REAKTIFNEWS.COM, – Soeratin atau Piala Soeratin alias Soeratin Cup adalah sejarah pembinaan sepak bola usia muda Indonesia yang masih ada dan konsisten. Adalah sosok bernama Ir. Soeratin Sosrosoegondo yang menjadi tokoh di balik Piala Soeratin.
Soeratin adalah ketua umum Persatuan Sepak Bola Seluruh Indonesia (PSSI) di era 1960-an. Pada 1965, Soeratin membuat turnamen sepak bola untuk anak-anak dan remaja berusia di bawah 18 tahun.
Merujuk dari laman resmi PSSI, Soeratin menyelesaikan pendidikannya di Sekolah Teknik Tinggi di Heckelenburg, Jerman, pada 1927 dan kembali ke Tanah Air pada 1928. Saat kembali, ia bekerja pada sebuah perusahaan bangunan Belanda, Sizten en Lausada, yang berkantor pusat di Yogyakarta.
Di sana, Soeratin merupakan satu-satunya orang Indonesia yang duduk sejajar dengan komisaris perusahaan konstruksi itu. Akan tetapi, karena semangat nasionalisme yang tinggi, ia kemudian memutuskan mundur.
Setelah berhenti dari Sizten en Lausada, Soeratin lebih banyak aktif di bidang pergerakan. Sebagai seorang pemuda yang gemar bermain sepak bola, dia menyadari kepentingan pelaksanaan butir-butir keputusan yang telah disepakati bersama dalam pertemuan para pemuda Indonesia pada 28 Oktober 1928 (Sumpah Pemuda).
----------
(Yang Perlu Dikerjakan)
1) Tuliskan ulang bagian teks tentang Soeratin, mulai dari "REAKTIFNEWS.COM, – Soeratin" dan berakhir pada "balik Piala Soeratin.".
2) Menurut teks tentang Soeratin, di sekolah mana dan di negara apa Soeratin menyelesaikan pendidikannya pada 1927?
3) Berikan lanjutan teks tentang Soeratin, dimulai setelah kalimat terakhirnya.

(Informasi yang Diberikan)
----------
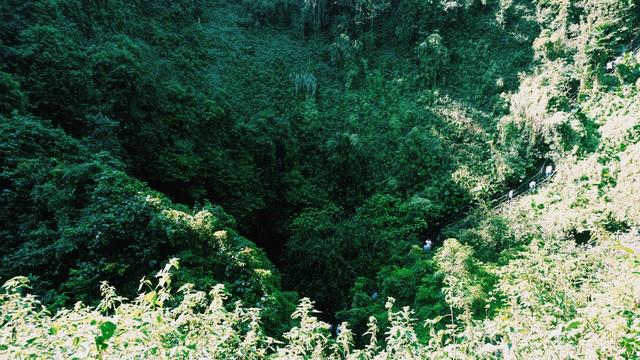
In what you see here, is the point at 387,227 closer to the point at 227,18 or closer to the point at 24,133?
the point at 24,133

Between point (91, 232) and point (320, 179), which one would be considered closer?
point (91, 232)

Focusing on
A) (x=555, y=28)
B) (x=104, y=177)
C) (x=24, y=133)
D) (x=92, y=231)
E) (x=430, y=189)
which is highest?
(x=555, y=28)

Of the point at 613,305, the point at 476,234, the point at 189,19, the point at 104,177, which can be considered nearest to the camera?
the point at 613,305

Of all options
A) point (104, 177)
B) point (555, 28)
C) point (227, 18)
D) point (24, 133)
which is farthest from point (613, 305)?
point (227, 18)

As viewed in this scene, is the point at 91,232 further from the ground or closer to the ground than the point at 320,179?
further from the ground

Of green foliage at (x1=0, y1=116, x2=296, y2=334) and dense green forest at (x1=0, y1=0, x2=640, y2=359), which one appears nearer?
dense green forest at (x1=0, y1=0, x2=640, y2=359)

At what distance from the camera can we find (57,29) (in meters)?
11.0

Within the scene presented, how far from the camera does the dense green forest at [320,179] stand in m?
3.05

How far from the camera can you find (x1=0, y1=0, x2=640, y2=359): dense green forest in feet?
10.0

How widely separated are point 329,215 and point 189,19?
1348cm

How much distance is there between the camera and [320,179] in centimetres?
1606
----------
(Daftar Jawaban)
1)
REAKTIFNEWS.COM, – Soeratin atau Piala Soeratin alias Soeratin Cup adalah sejarah pembinaan sepak bola usia muda Indonesia yang masih ada dan konsisten. Adalah sosok bernama Ir. Soeratin Sosrosoegondo yang menjadi tokoh di balik Piala Soeratin.

2) Di Sekolah Teknik Tinggi di Heckelenburg, Jerman.

3)
Soeratin kemudian melihat sepak bola sebagai wadah terbaik untuk menyemai nasionalisme di kalangan pemuda. Yang tak lain untuk sarana untuk menentang penjajahan Belanda di Indonesia.
Untuk mewujudkan cita-citanya itu, Soeratin rajin mengadakan pertemuan dengan tokoh-tokoh sepak bola di Solo, Yogyakarta, dan Bandung. Pertemuan dilakukan dengan kontak pribadi secara diam-diam untuk menghindari sergapan Polisi Belanda (PID).
Kemudian, ketika mengadakan pertemuan di hotel Binnenhof di Jalan Kramat 17, Jakarta, Soeratin bertemu dengan ketua VIJ (Voetbalbond Indonesische Jakarta), Soeri dan juga pengurus lainnya. Dari sanalah lantas dimatangkan gagasan perlunya dibentuk sebuah organisasi sepak bola nasional.
Selanjutnya, pematangan gagasan tersebut dilakukan kembali di Bandung, Yogyakarta, dan Solo yang dilakukan dengan beberapa tokoh pergerakan nasional, seperti Daslam Hadiwasito, Amir Notopratomo, A. Hamid, dan Soekarno (bukan Bung Karno-red).
Sementara itu, untuk kota-kota lainnya, pematangan dilakukan dengan cara kontak pribadi atau melalui kurir, seperti dengan Soediro yang menjadi Ketua Asosiasi Muda Magelang.
Kemudian pada 19 April 1930, bergabunglah wakil dari VIJ (Sjamsoedin, mahasiswa RHS), BIVB – Bandoengsche Indonesische Voetbal Bond (Gatot), PSM – Persatuan sepak bola Mataram Yogyakarta (Daslam Hadiwasito, A. Hamid, dan M. Amir Notopratomo), VVB – Vortenlandsche Voetbal Bond Solo (Soekarno), MVB – Madioensche Voetbal Bond (Kartodarmoedjo), IVBM – Indonesische Voetbal Bond Magelang (E.A. Mangindaan), dan SIVB – Soerabajasche Indonesische Voetbal Bond (Pamoedji). Dari pertemuan tersebut, diambil keputusan untuk mendirikan PSSI.
Tak berselang lama setelah berdirinya PSSI, sepak bola Indonesia akhirnya ikut berbicara di pentas dunia. Selang 7 tahun kemudian, Nusantara yang masih dalam kondisi dijajah Belanda ikut berpartisipiasi dalam Piala Dunia 1938 di Prancis.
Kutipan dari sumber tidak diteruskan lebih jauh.